In re Aaron B.
This text of 74 A.D.3d 534 (In re Aaron B.) is published on Counsel Stack Legal Research, covering Appellate Division of the Supreme Court of the State of New York primary law. Counsel Stack provides free access to over 12 million legal documents including statutes, case law, regulations, and constitutions.
Opinion
Order of disposition, Family Court, Bronx County (Clark V. Richardson, J.), entered on or about February 7, 2007, which adjudicated appellant a juvenile delinquent upon his admission in Westchester County Family Court (Colleen Duffy, J.) (transferred to Bronx County), that he committed an act that, if committed by an adult, would constitute the crime of grand larceny in the fourth degree, and placed him in the custody of the Office of Children and Family Services for a period of 18 months, unanimously reversed, on the law, without costs, and the matter remanded to Family Court, Bronx County for a new fact-finding hearing.
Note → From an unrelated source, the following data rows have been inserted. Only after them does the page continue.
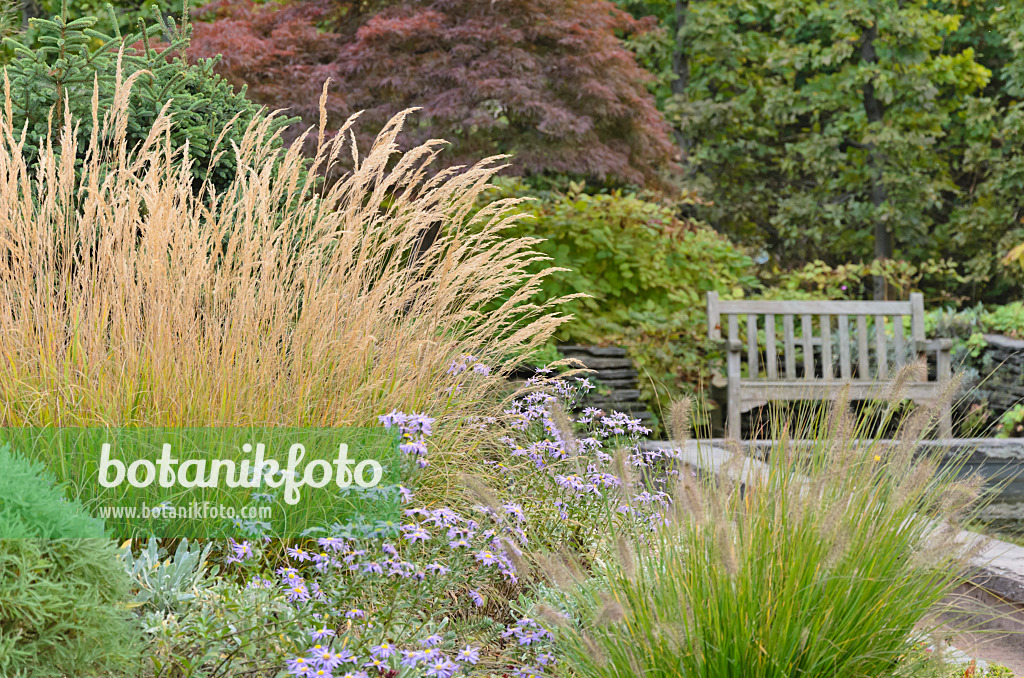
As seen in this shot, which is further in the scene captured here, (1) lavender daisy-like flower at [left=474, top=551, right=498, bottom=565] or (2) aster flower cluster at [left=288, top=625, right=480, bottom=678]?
(1) lavender daisy-like flower at [left=474, top=551, right=498, bottom=565]

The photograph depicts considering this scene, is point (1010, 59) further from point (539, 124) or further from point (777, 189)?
point (539, 124)

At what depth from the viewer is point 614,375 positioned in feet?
20.1

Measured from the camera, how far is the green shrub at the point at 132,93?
11.7 feet

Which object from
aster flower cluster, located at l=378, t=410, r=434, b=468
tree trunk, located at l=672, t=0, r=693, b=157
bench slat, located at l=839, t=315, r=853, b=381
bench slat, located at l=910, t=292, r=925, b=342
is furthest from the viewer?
tree trunk, located at l=672, t=0, r=693, b=157

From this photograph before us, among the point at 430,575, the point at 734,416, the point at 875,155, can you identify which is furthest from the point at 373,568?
the point at 875,155

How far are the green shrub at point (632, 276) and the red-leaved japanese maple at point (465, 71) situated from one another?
0.40 m

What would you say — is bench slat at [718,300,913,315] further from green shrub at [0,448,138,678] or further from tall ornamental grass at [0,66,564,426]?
green shrub at [0,448,138,678]

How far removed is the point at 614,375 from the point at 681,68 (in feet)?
22.9

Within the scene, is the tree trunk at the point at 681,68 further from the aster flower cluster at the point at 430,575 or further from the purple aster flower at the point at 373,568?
the purple aster flower at the point at 373,568

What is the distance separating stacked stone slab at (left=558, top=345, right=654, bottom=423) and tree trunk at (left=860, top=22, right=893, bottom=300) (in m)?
5.49

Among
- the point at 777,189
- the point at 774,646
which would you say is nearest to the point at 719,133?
the point at 777,189

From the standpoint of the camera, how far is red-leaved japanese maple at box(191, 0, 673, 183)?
5945mm

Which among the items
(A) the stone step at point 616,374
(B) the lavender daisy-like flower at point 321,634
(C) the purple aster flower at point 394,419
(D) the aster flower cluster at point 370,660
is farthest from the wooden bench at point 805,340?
(B) the lavender daisy-like flower at point 321,634

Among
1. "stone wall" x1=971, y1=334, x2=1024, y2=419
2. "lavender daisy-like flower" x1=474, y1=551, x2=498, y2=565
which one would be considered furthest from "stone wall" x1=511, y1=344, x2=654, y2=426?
"lavender daisy-like flower" x1=474, y1=551, x2=498, y2=565
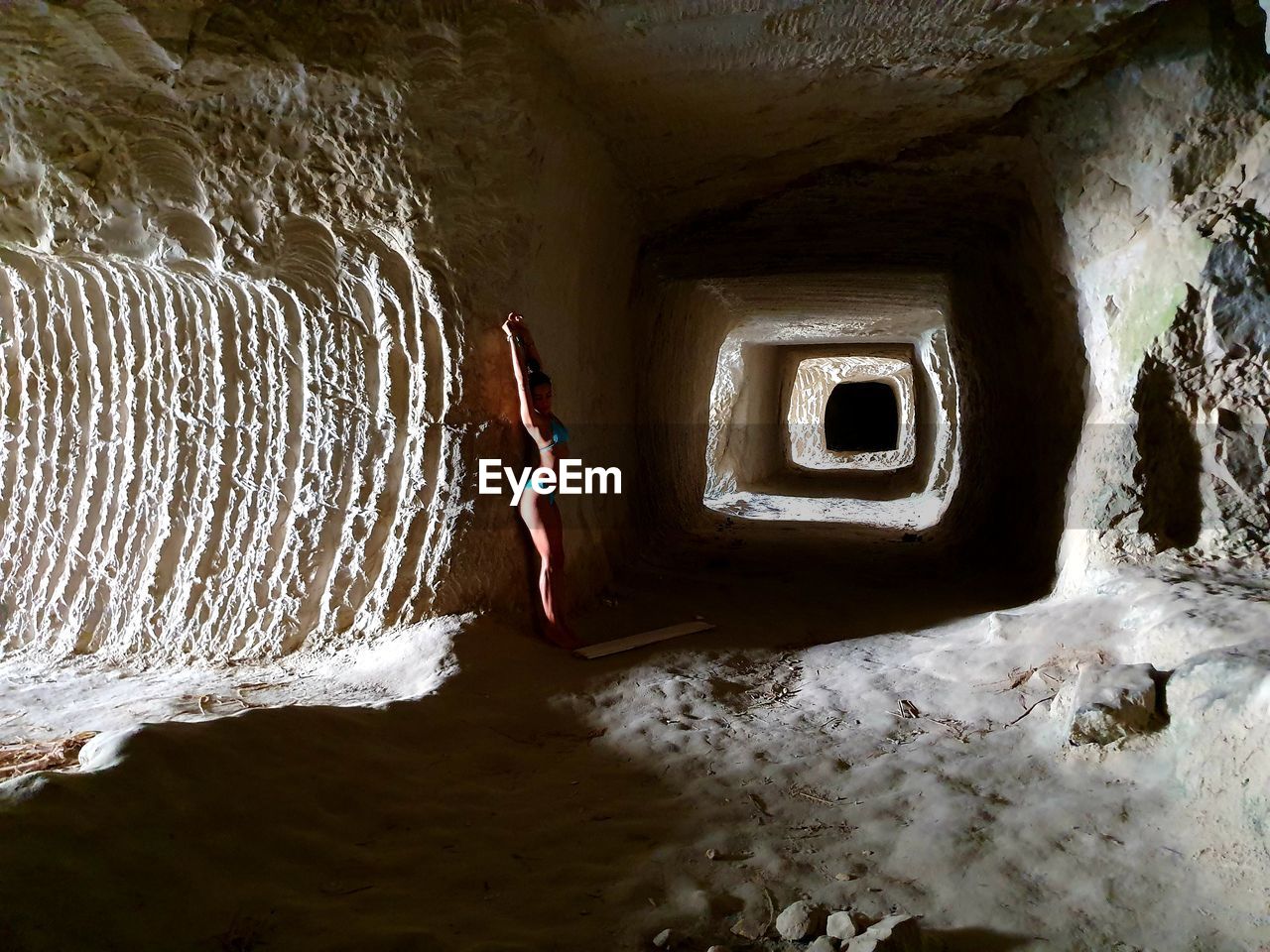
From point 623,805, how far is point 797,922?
2.25ft

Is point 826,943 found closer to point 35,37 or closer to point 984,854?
point 984,854

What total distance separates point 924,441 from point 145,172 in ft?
28.5

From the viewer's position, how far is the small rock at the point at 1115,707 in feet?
6.98

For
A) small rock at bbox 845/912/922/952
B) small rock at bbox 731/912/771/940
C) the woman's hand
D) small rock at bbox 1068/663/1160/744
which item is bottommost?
small rock at bbox 731/912/771/940

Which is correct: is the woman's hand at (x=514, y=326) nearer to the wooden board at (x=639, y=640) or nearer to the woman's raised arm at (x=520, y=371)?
the woman's raised arm at (x=520, y=371)

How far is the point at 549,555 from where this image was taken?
350 centimetres

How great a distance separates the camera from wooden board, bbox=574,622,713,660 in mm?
3406

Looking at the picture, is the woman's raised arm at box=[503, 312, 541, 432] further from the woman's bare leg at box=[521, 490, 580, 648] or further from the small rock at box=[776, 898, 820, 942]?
the small rock at box=[776, 898, 820, 942]

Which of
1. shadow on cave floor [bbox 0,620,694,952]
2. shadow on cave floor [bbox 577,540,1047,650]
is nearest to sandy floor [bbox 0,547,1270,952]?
shadow on cave floor [bbox 0,620,694,952]

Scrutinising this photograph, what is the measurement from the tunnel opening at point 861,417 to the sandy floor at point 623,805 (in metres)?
13.4

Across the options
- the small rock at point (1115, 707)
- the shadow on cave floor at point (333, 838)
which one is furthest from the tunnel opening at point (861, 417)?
the shadow on cave floor at point (333, 838)

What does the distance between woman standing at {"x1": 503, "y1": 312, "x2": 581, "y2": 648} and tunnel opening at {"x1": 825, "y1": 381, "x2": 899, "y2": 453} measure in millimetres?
13360

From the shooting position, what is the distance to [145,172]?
3.37 m

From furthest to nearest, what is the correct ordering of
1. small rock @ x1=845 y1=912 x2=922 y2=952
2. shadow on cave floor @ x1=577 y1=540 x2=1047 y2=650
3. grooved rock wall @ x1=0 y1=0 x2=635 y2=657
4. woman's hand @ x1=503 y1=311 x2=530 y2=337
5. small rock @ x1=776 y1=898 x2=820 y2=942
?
1. shadow on cave floor @ x1=577 y1=540 x2=1047 y2=650
2. woman's hand @ x1=503 y1=311 x2=530 y2=337
3. grooved rock wall @ x1=0 y1=0 x2=635 y2=657
4. small rock @ x1=776 y1=898 x2=820 y2=942
5. small rock @ x1=845 y1=912 x2=922 y2=952
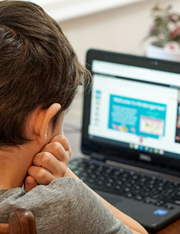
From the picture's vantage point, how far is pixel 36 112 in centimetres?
73

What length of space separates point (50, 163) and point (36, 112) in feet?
0.61

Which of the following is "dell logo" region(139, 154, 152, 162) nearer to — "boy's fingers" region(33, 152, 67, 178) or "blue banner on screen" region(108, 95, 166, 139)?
"blue banner on screen" region(108, 95, 166, 139)

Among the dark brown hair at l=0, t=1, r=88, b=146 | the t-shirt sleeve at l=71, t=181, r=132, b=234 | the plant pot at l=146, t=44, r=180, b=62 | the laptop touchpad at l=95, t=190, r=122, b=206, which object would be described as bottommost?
the laptop touchpad at l=95, t=190, r=122, b=206

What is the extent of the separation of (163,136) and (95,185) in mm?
253

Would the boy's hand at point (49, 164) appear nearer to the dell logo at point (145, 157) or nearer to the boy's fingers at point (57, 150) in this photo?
the boy's fingers at point (57, 150)

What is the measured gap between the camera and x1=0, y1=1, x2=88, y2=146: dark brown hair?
68 cm

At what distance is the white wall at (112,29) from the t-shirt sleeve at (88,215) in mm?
1900

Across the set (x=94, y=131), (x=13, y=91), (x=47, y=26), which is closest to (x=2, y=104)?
(x=13, y=91)

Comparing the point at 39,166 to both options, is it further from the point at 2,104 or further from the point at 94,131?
the point at 94,131

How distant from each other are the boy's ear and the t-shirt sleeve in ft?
0.37

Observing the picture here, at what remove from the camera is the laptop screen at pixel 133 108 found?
1.22 metres

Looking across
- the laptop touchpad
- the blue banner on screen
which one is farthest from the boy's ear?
the blue banner on screen

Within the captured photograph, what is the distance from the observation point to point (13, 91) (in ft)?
2.25

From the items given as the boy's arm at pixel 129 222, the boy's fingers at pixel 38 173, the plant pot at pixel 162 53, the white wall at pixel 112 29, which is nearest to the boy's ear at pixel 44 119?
the boy's fingers at pixel 38 173
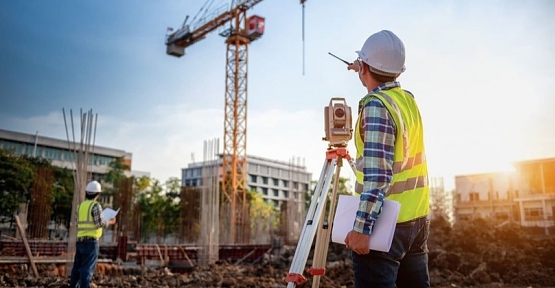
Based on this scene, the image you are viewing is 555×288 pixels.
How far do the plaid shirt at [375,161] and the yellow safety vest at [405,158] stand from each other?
0.16 ft

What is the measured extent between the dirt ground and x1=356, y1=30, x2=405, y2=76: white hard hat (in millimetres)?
5370

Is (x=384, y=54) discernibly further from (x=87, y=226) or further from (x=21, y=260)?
(x=21, y=260)

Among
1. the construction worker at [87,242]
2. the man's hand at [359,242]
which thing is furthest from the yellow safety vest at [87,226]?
the man's hand at [359,242]

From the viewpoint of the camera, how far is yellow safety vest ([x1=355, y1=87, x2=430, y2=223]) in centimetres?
173

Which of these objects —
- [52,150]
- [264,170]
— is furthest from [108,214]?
[264,170]

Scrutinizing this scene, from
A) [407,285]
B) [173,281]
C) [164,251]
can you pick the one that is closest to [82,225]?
[173,281]

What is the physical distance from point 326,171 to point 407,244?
2.26 feet

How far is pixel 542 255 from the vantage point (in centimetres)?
934

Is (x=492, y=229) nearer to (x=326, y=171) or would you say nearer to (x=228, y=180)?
(x=326, y=171)

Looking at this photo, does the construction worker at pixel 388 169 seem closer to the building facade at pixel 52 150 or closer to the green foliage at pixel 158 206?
the green foliage at pixel 158 206

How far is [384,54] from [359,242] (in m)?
0.74

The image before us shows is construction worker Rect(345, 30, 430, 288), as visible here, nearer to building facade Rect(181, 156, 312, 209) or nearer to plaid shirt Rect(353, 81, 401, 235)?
plaid shirt Rect(353, 81, 401, 235)

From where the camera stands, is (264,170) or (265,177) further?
(265,177)

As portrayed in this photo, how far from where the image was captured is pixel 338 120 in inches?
86.4
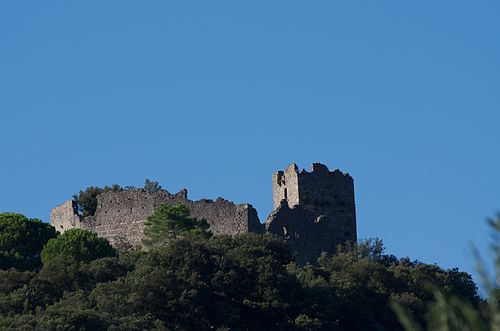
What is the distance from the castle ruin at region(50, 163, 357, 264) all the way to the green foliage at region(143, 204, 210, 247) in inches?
31.3

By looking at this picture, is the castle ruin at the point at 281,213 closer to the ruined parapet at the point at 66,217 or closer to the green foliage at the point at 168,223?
the ruined parapet at the point at 66,217

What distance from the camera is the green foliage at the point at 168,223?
138 ft

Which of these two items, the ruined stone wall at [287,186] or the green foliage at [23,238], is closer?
the green foliage at [23,238]

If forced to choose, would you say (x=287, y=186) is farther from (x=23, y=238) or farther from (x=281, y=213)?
(x=23, y=238)

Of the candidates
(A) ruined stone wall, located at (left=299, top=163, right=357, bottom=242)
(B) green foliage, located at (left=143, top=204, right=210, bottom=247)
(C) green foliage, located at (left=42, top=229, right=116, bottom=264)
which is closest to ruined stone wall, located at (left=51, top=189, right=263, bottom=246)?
(B) green foliage, located at (left=143, top=204, right=210, bottom=247)

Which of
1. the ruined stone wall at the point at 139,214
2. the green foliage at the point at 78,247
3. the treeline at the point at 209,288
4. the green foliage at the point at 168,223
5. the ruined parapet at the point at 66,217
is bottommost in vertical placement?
the treeline at the point at 209,288

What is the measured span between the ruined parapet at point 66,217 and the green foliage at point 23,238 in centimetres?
114

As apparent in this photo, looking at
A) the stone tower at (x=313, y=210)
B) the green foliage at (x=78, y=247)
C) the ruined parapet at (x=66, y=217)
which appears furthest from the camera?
the ruined parapet at (x=66, y=217)

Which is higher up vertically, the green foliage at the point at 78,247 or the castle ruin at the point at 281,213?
the castle ruin at the point at 281,213

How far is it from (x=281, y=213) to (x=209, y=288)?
8254 mm

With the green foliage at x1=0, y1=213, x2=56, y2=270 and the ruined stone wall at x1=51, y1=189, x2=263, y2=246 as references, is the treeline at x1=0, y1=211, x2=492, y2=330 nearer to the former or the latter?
the green foliage at x1=0, y1=213, x2=56, y2=270

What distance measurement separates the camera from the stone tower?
42969mm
Appellant is entitled to vacatur of his admission because the [535]*535court failed to comply with the allocution requirements of Family Court Act § 321.3 (1). The allocution was inadequate because the court did not advise appellant that he had the rights to testify, call witnesses in his own behalf, and confront witnesses against him, or of the presentment agency’s obligation to prove his guilt beyond a reasonable doubt (see Matter of David T., 59 AD3d 631 [2009]). Since this requirement is nonwaivable (see Family Ct Act § 321.3 [1]), preservation is not required (see Matter of Tyler D., 64 AD3d 1243 [2009]). Concur—Tom, J.P., Andrias, Catterson, Moskowitz and Acosta, JJ.